Le général d’armée de Saint-Quentin nous éclaire sur l’apparition éclair de cette technologie :
« Au début de la guerre, il n’y avait pas de fabrique de drones en Ukraine. Aujourd’hui, je crois que les Ukrainiens sont capables d’en produire plus de 4 millions par an. Donc les choses se sont faites progressivement, à mesure qu’il devenait clair que le drone devenait une composante centrale du combat. »
Durant les premiers mois de la guerre, l’Ukraine a rapidement adopté le drone pour compenser son manque de moyens conventionnels face à la supériorité de feu de son agresseur. Dès mars 2022, elle envoyait ses premiers drones légers lanceurs de grenades sur le front, imposant un blocage tactique à la Russie. Peu coûteuse, leur production croissante a été facilitée par un terreau technologique ukrainien déjà florissant avant la guerre, duquel ont émergé plusieurs centaines de fabricants de drones dans le pays.

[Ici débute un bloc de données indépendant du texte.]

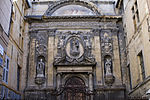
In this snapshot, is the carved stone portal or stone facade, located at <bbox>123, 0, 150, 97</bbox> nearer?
stone facade, located at <bbox>123, 0, 150, 97</bbox>

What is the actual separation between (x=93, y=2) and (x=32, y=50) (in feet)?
21.1

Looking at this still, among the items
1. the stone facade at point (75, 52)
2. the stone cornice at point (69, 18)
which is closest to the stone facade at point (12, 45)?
the stone facade at point (75, 52)

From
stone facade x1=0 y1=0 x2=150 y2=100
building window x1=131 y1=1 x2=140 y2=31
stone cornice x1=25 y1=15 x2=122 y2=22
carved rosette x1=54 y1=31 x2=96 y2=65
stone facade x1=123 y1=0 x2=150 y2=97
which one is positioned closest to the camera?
stone facade x1=123 y1=0 x2=150 y2=97

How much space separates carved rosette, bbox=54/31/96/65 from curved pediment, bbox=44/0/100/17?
186 cm

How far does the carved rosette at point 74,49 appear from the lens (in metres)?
15.3

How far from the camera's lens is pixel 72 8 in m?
17.2

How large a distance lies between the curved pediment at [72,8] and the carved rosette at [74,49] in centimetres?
186

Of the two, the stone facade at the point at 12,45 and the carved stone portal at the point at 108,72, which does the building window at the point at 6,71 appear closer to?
the stone facade at the point at 12,45

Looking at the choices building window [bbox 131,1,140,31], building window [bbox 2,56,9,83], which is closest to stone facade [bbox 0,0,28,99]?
building window [bbox 2,56,9,83]

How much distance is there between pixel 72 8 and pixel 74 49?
3.68 meters

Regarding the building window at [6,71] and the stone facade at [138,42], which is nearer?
the stone facade at [138,42]

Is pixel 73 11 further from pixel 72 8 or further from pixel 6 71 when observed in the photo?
pixel 6 71

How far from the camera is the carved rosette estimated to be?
15258mm

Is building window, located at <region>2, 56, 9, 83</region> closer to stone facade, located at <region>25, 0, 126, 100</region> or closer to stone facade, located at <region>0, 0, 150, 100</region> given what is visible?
stone facade, located at <region>0, 0, 150, 100</region>
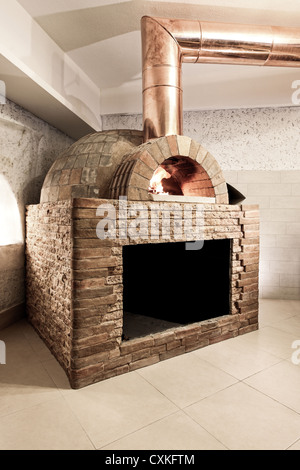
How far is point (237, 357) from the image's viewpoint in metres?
2.58

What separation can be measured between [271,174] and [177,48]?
2360 millimetres

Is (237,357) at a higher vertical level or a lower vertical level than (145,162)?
lower

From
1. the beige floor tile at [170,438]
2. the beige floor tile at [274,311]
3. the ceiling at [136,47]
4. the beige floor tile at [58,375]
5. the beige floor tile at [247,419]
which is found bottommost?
the beige floor tile at [247,419]

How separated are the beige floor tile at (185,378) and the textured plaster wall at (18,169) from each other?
6.64ft

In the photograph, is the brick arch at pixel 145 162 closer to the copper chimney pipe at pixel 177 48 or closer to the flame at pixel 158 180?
the copper chimney pipe at pixel 177 48

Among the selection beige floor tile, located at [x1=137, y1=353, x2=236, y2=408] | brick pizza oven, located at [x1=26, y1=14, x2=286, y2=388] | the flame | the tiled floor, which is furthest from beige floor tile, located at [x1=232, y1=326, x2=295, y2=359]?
the flame

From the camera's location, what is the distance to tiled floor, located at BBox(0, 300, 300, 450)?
159 centimetres

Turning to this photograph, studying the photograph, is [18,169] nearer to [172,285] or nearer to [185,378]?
[172,285]

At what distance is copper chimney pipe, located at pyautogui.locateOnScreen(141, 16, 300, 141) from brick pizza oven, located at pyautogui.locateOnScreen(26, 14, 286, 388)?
Result: 1 centimetres

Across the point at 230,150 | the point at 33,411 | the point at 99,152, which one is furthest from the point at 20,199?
the point at 230,150

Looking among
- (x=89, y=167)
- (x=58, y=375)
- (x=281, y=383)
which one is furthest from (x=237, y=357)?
(x=89, y=167)

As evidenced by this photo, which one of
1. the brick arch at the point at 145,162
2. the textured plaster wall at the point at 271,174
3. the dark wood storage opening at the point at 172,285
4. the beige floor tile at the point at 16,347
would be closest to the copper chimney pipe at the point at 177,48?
the brick arch at the point at 145,162

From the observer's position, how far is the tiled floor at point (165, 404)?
159 centimetres
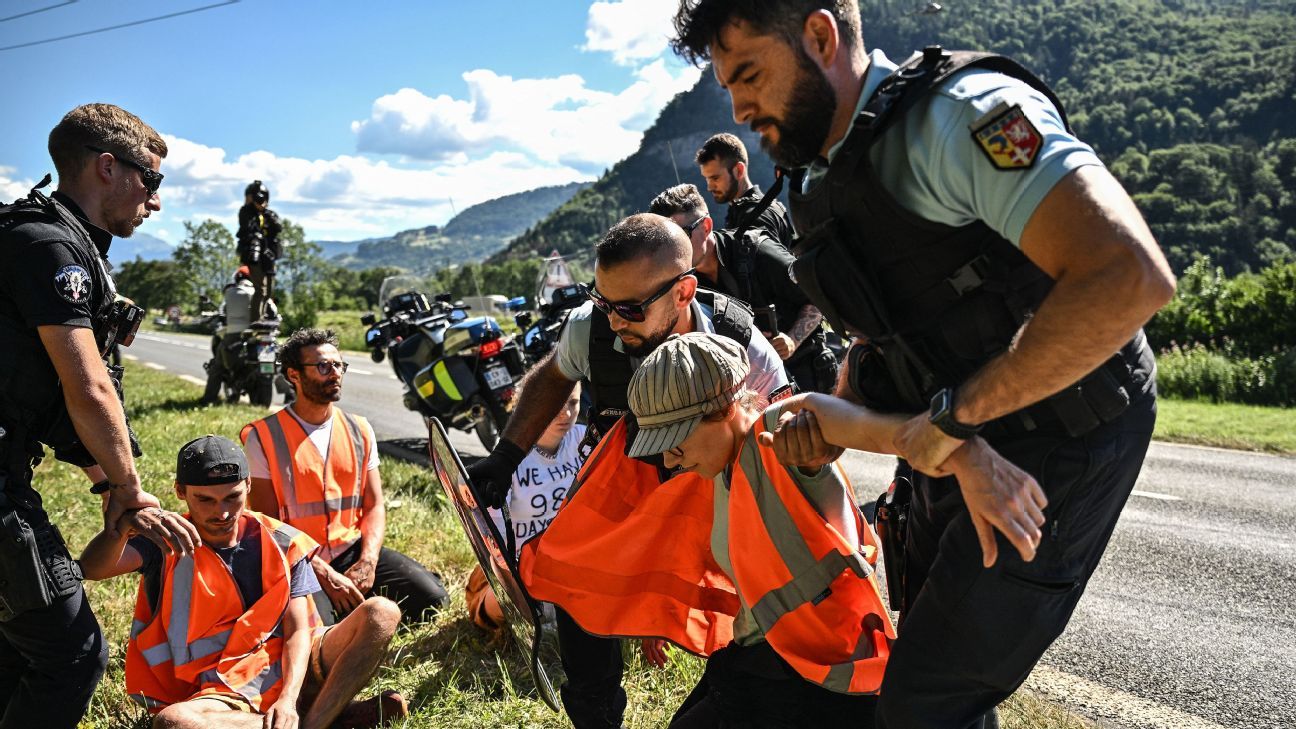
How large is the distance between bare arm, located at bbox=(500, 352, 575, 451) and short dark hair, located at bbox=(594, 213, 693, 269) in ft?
1.80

De l'attaque à la défense : un écosystème multi-missions
LES DRONES DE FRAPPE
Les drones sont des technologies duales dont les composants sont issus à la fois du monde militaire et du monde civil. Des drones provenant du marché grand public, comme les FPV (First-Person View) et Mavic, sont transformés pour répondre aux besoins immédiats du conflit. Leurs missions sont très variées : attaque, reconnaissance, surveillance, saturation, leurrage, transport logistique ou encore interception.
L’Ukraine a investi dans un panel large de différents modèles de drone, le plus connu étant le FPV qu’elle adopte dès juillet 2022 avant que la Russie en fasse de même. Facilement dirigeable avec sa caméra embarquée et rapide grâce à sa légèreté, il est utilisé dans des missions d’observation, kamikaze ou de largage de différentes charges explosives. Ces drones de quelques centaines d’euros peuvent s’infiltrer dans des tranchées, percer des blindés, neutraliser des bunkers et frapper au cœur des dispositifs ennemis ; des actions impossibles pour un soldat sans exposition quasi certaine à la mort. Ces derniers mois, pour se détacher du fournisseur chinois, leader du marché des drones FPV, l’Ukraine a décidé d’investir dans des composants made in Ukraine pour en produire davantage à long terme.
Les drones de frappe – que ce soit pour des missions suicide, de largage ou de frappe longue – offrent des explosions impressionnantes qui les placent souvent sur le devant de la scène médiatique. Les Ukrainiens travaillent également à l’intégration de l’intelligence artificielle directement dans leurs munitions rôdeuses.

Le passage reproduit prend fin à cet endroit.